Statement issued by: Matthew L. Myers, President, Campaign for Tobacco-Free Kids
WASHINGTON, D.C. – Today countries around the globe will mark World No Tobacco Day (WNTD), held annually by the World Health Organization (WHO) to encourage strong action to reduce tobacco use – the world’s leading cause of preventable death. This year, World No Tobacco Day is focusing attention not only on tobacco’s devastating toll in lives and health, but also how tobacco use threatens economic development and countries’ ability to achieve sustainable development goals.
The many health and economic benefits of reducing tobacco use should spur countries to act now to fully implement the proven strategies called for by the WHO Framework Convention on Tobacco Control (FCTC) including large pictorial health warnings, advertising bans, higher tobacco taxes and 100 percent smoke-free laws. In particular, significant increases in tobacco taxes are not only highly effective at reducing tobacco use, but also raise revenues that can be used for economic development activities.

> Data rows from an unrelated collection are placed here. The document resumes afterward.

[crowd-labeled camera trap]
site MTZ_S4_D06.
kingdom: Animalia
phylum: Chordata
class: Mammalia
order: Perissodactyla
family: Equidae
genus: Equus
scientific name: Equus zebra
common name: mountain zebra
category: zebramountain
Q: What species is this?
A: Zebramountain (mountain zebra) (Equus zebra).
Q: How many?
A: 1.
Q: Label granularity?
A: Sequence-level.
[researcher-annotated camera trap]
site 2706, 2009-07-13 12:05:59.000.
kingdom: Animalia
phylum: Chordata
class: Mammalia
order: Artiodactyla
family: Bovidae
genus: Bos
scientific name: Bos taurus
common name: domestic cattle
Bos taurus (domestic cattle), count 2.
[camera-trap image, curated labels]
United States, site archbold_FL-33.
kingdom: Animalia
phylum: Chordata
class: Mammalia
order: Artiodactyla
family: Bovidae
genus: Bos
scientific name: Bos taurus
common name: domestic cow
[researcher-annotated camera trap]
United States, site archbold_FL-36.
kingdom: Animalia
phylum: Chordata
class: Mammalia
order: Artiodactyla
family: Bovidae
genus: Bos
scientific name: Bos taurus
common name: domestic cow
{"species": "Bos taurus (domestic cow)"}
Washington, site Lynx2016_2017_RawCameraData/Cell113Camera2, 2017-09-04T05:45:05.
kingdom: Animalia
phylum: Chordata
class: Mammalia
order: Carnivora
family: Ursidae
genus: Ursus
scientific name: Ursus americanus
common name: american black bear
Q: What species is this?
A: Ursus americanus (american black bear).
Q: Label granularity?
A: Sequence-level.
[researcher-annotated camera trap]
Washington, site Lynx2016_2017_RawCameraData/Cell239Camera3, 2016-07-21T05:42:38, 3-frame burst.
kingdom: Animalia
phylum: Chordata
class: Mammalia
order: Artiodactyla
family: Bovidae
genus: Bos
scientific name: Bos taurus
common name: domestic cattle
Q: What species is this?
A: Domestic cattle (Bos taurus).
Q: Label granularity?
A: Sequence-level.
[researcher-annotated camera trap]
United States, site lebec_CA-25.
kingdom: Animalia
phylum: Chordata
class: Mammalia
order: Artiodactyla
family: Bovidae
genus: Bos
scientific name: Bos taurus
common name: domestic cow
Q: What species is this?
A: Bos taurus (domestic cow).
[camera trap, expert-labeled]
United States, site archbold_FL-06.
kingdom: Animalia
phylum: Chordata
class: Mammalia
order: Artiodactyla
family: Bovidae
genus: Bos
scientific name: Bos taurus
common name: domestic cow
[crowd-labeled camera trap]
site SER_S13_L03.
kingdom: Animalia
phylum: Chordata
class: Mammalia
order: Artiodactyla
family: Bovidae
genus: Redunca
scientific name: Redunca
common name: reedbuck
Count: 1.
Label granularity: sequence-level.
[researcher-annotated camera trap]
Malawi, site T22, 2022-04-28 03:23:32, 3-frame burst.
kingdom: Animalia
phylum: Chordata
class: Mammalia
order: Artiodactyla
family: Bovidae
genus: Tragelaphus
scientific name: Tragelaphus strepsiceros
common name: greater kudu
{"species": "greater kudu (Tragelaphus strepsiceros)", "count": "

Around the world, tobacco use places an enormous burden on national economies caused by increase health-care costs and decreased productivity. Tobacco use only deepens poverty as poor and vulnerable populations spend less on essentials such as food, education and health care. With nearly 80 percent of the world’s smokers living in low-and middle- income countries, these nations face increased challenges to achieving their development goals. Reducing tobacco use, especially among the world’s poorest populations, will improve individual health, increase household spending on food and education, and improve economic productivity.
Globally, tobacco companies remain the greatest obstacle to ending the tobacco epidemic once and for all. From threatening governments to suing countries, the tobacco industry leaves no stone unturned in efforts to delay, stop and weaken the proven policies called for by the FCTC.
But countries are fighting back. Earlier this month it was reported that Australia had defeated Philip Morris International in an international lawsuit aimed at dismantling the country’s plain packaging law. In 2016, international courts ruled in favor of Uruguay’s public health measures in a case brought by Philip Morris and other international tobacco companies. The tobacco industry has suffered similar legal defeats in the United Kingdom and European Union, proving that despite the deep-pockets of tobacco companies, evidence-based measures to alleviate the harms of tobacco use are holding up in courts around the world.
On this year’s World No Tobacco Day, countries are reminded that now is the time to take action to reduce the devastating burden of tobacco use. With strong implementation of the policies called for by the FCTC, countries can take a giant step to attain development goals and save lives. Without urgent and sustained action by more nations, tobacco use will kill one billion people this century.